BG_model = ensemble.GradientBoostingRegressor(**params)
BG_model.fit(X_train, y_train)
R2_bg = BG_model.score(X_test, y_test)

In [14]:
from sklearn.metrics import mean_squared_error 
y_pred_bg = BG_model.predict(X_test)
mse_bg = mean_squared_error(y_test, y_pred_bg)
rmse_bg = mse_bg **.5

## 4. Difference between Random Forest and XGBoost
- **Random Forest vs. XGBoost: General Comparison**
  - *Training and Dataset Handling:*
    - Random Forest is faster for training and handles larger datasets.
    - XGBoost is slower but more accurate.
    - Random Forest can handle missing values; XGBoost cannot.
  - *Nonlinear Relationships:*
    - XGBoost uses gradient boosting, handling nonlinear relationships between features.
    - Random Forest cannot handle nonlinear relationships.
  - *Ensemble Learning Methods:*
    - Both are ensemble learning methods.
    - Random Forest builds multiple independent decision trees in parallel.
    - Gradient boosting corrects errors of its predecessor in each tree.
    - Gradient boosting is a numerical optimization problem minimizing the loss function using gradient descent.

- **XGBoost Specifics:**
  - *Unbalanced Datasets:*
    - XGBoost is a good option for unbalanced datasets.
  - *Importance Assignment:*
    - XGBoost gives more importance to functional space when reducing the model cost.
    - Random Forest prefers hyperparameters for optimization.

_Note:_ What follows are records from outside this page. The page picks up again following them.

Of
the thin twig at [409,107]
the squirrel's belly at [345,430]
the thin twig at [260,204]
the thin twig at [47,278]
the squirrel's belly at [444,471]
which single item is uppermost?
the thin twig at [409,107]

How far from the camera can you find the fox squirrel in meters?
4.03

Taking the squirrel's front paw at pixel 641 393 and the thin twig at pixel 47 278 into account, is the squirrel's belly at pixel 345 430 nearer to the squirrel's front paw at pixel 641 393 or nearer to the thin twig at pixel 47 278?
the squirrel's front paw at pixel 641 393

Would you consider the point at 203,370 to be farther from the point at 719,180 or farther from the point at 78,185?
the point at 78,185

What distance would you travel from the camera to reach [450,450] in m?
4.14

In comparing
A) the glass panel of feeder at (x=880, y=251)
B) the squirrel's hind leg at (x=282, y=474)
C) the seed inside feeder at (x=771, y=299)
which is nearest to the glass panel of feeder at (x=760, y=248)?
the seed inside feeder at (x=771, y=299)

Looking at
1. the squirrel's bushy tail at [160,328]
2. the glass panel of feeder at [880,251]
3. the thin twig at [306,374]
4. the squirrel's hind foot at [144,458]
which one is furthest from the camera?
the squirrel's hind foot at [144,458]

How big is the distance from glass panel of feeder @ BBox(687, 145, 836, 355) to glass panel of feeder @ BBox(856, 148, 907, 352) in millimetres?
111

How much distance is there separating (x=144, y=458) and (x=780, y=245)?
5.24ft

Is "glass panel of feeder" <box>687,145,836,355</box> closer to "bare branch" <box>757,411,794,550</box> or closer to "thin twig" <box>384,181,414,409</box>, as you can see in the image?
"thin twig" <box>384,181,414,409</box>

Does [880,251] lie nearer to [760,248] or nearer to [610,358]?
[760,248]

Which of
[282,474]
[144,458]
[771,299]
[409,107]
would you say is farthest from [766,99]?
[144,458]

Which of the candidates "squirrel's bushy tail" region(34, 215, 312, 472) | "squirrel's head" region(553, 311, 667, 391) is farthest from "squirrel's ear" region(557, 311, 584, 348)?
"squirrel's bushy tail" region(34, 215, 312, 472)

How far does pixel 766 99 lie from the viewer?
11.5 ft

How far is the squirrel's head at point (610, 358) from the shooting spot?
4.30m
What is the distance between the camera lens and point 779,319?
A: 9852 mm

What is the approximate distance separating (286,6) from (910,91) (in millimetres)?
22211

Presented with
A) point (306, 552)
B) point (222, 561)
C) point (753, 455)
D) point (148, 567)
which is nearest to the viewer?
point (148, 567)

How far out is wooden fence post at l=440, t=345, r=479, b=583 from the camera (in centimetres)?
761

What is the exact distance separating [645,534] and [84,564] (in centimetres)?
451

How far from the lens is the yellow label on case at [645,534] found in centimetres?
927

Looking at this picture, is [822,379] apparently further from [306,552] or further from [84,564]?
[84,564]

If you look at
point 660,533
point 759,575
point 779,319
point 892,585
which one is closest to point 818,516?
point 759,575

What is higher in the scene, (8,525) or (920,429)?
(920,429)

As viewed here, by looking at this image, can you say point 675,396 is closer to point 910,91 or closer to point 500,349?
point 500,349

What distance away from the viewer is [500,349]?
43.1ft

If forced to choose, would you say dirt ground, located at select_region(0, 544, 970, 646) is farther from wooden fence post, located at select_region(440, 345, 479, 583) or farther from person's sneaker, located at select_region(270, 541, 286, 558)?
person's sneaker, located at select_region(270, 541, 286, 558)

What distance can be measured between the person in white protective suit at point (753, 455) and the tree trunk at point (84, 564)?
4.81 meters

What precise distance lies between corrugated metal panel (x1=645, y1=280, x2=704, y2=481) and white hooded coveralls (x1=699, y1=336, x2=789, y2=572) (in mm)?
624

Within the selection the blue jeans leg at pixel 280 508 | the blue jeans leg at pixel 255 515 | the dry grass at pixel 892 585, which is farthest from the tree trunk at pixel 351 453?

- **Random Forest Specifics:**
  - *Tuning:*
    - Random forests are easier to tune than Boosting algorithms.

- **Overall Assessment:**
  - *XGBoost Advantages:*
    - Considered more powerful and accurate than Random Forest.
    - Utilizes decision trees as base learners with additional features like regularization and boosting.
    - Effective handling of missing values and large datasets.
    - More flexible hyperparameters for fine-tuning based on specific datasets.
 
![image.png](attachment:image.png)

## 5. Difference between XG-Boost and Gradient Boosting
- **XGBoost vs. Gradient Boosting: A Summary**
  - *Regularization:*
    - XGBoost is a more regularized form of Gradient Boosting.
    - XGBoost employs advanced regularization (L1 & L2) for enhanced model generalization.
  - *Performance:*
    - XGBoost outperforms Gradient Boosting, delivering high performance.
    - Its training is fast and can be parallelized across clusters.
  - *Methodology:*
    - Both methods use a similar approach, building a sequence of models to minimize errors.
  - *Regularization Techniques:*
    - XGBoost includes L1 and L2 regularization to prevent overfitting.
    - Gradient Boosting lacks these regularization techniques.
  - *Speed:*
    - XGBoost is generally faster due to optimization techniques like an approximate greedy algorithm and parallel processing.
  - *Handling Missing Values:*
    - XGBoost has built-in functionality to handle missing values.
    - Gradient Boosting requires explicit imputation of missing values.
  - *Multi-Class Classification:*
    - XGBoost handles multi-class classification problems natively.
    - Gradient Boosting and AdaBoost require a One-vs-All approach for multi-class problems.

#### XG Boost:
![image.png](attachment:image.png)

#### Gradient Boosting:
![image.png](attachment:image.png)

## 5. Conclusion

In [15]:
data = [['Random Forest', mse_rf, rmse_rf, R2_rf], ['XG-Boost', mse_xgb, rmse_xgb, R2_xgb], ['Gradient Boosting', mse_bg, rmse_bg, R2_bg]]
df = pd.DataFrame(data, columns=['Algorithm', 'MSE', 'RMSE','Coefficient of Determination'])
df['MSE'] = df['MSE'].astype(int)
df['RMSE'] = df['RMSE'].astype(int)
df['Coefficient of Determination'] = df['Coefficient of Determination'].astype(float)
print(df)

           Algorithm       MSE  RMSE  Coefficient of Determination
0      Random Forest  93485278  9668                      0.646491
1           XG-Boost  88840991  9425                      0.664053
2  Gradient Boosting  63675156  7979                      0.759216


### Comparison
Based on above Summary, as Boosting Gradient alorithm has highest coefficient of determination and lowest MSE and RMSE, it has the best model performance. XG boost works better than the randrom forest algorithm. Theoretically, XG-Boost should work better, it might be due small dataset and parameter used in the model.